When the restaurant industry re-opened, it took most of their small tent inventory. Now they are turning schools away. Lubas says this isn't just the case just for his business, but around the state and New England.

“Outdoor classrooms are being constructed around the country. Every day and every single instructional block. The question isn’t like, ‘Do I want to go outside?’ it’s like, ‘Why should I stay inside?’” said Patrick Burke the principal of South Burlington High School.

The decision was clear for Burke after seeing science favor the idea of keeping kids outside for class. "We can take advantage of the window of time that we do have before we do all have to, with some respects, go inside.

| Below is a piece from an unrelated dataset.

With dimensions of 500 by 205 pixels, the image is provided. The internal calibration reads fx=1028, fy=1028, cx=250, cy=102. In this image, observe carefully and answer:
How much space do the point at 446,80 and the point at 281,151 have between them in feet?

So, the tents will provide us with some protection from the elements," Burke said.

The school is renting from Lubas' company and Burke says it feels even better supporting a local Vermont business.

Depending on the size of the tent and how long it's being rented, schools may spend a couple thousand dollars for a small tent, or closer to ten-thousand dollars for a larger tent. Economically speaking, this helps the tent business, but there is still a large loss from people not renting other services.

"We're still looking at a 70% to 75% loss of revenue even with this school work, but it's an unexpected source of revenue, so it is certainly helping," Lubas said.

For some schools, the cost is too much. Instead, they'll use trees and current structures on their campus.

The tents that Vermont Tent Company rents are made for the spring and summer, so they have to be taken down by the end of October or early November because of the colder temperatures and snow.

Lubas says they are trying to find ways to help provide spaces in the winter, but the custom tents, some with heated-floors, aren’t in their inventory and would be very expensive for most schools.